• **Page excerpt**:

━━━━

(Consistent heroin user at the Cross which the shooting gallery, E.R, and health only focused Medical Treatment, all seemed to fail John?)
JOHN O’CONNOR was a stick of a man, so tiny and emaciated that when he wove down the centre of Darlinghurst Road in Kings Cross he looked like an apparition…
And when he died last Saturday in Victoria Street, after more than 20 years of being homeless, hundreds mourned. Yet for years he had been death-on-legs, so sick his survival past his 45th birthday in March was a miracle. His chosen poison was drugs, not drink. He would inject heroin or anything else he found in bins or could glean from others.
Mr O’Connor was reputed to have been the most frequent user of the emergency department at St Vincent’s Hospital. The Mission Beat van delivered him there about every second day. Paramedics knew him well and so did the police. They would scrape him off the pavement, where he would lie spreadeagled, oblivious to pedestrians, and gently take him to the emergency department or his GP, or the intoxicated persons’ unit in Surry Hills.
If you added up the cost of hospital bills, the ambulance rides, the outreach workers, the mental health and addiction treatment staff over the 20 years, it is likely that it cost the state between $500,000 and $1 million to keep John O’Connor homeless. Felicity Reynolds, chief executive of Mercy Foundation, a philanthropic organisation that aims to end chronic homelessness, has conservatively calculated, based on available information, that about $60,000 was spent on Mr O’Connor in the past year.
“That money didn’t solve his problems,” she said. “There has to be a better way.”

━━━━

Graph interpretation data
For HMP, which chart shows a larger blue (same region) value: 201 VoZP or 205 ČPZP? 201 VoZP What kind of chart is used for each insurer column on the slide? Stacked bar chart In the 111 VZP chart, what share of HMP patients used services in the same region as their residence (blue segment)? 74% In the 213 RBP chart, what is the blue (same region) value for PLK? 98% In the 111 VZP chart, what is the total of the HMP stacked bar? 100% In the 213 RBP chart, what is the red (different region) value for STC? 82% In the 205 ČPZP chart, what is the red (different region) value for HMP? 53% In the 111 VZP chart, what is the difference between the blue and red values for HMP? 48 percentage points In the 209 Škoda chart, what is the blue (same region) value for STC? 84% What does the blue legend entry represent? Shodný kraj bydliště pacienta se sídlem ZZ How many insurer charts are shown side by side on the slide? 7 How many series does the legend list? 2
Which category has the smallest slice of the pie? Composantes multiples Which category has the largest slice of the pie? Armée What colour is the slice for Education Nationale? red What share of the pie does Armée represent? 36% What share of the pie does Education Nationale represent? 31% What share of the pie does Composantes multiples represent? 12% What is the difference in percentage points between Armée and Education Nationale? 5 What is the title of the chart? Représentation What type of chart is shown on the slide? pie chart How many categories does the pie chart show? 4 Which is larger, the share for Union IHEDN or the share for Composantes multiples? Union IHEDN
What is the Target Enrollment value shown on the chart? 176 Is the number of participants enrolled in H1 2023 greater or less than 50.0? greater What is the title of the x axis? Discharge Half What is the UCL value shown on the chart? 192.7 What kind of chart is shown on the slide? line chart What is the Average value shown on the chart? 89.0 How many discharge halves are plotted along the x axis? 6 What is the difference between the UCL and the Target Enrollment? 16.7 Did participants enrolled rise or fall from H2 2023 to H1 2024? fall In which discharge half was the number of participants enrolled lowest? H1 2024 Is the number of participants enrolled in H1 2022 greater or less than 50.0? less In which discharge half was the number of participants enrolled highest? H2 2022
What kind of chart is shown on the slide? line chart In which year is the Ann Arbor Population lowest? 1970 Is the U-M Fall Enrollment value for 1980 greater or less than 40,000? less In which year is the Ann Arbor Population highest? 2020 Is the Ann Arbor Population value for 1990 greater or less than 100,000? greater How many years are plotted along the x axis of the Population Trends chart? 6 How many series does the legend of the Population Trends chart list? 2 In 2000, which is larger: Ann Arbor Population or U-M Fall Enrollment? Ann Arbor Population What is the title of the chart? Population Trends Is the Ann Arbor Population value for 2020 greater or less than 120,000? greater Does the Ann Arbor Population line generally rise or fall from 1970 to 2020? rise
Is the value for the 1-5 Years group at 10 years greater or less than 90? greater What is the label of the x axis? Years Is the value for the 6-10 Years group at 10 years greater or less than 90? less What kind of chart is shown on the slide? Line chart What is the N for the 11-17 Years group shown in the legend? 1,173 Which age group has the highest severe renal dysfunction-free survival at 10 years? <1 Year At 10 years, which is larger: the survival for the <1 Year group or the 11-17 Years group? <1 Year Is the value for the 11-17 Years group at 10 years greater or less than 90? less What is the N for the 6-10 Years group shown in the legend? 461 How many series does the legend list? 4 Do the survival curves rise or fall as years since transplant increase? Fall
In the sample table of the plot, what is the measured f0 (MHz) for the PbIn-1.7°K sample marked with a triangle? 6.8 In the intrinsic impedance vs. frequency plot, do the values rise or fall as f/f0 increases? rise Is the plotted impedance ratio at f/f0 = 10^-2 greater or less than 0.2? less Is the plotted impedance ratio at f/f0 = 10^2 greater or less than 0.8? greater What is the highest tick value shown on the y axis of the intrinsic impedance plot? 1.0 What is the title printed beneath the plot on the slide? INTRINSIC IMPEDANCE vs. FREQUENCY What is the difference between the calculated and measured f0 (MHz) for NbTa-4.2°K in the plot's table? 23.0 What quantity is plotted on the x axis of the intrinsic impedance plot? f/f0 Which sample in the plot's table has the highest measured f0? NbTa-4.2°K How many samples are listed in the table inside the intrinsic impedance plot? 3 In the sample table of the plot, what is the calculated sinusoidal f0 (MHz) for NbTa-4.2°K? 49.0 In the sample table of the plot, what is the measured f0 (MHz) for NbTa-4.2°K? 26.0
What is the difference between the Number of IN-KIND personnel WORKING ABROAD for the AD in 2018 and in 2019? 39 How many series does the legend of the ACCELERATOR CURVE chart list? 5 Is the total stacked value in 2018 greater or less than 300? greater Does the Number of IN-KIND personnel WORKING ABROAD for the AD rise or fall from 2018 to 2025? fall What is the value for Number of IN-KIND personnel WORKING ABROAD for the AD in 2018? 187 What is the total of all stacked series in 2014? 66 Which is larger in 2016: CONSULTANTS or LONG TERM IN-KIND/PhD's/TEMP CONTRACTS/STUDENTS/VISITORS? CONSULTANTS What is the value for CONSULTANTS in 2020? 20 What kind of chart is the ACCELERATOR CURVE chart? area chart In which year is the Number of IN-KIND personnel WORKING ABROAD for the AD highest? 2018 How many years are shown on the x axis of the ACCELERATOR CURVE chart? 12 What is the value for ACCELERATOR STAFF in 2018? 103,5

━━━━

• **Problem requirements**:
Answer these questions from the article about John O'Connor.
(a) For how long had he been homeless when he died?
(b) How often did the Mission Beat van deliver him to the emergency department?
(c) About how much does Felicity Reynolds calculate was spent on him in the past year?

• **Reply**:
(a) More than 20 years.
(b) About every second day.
(c) About $60,000.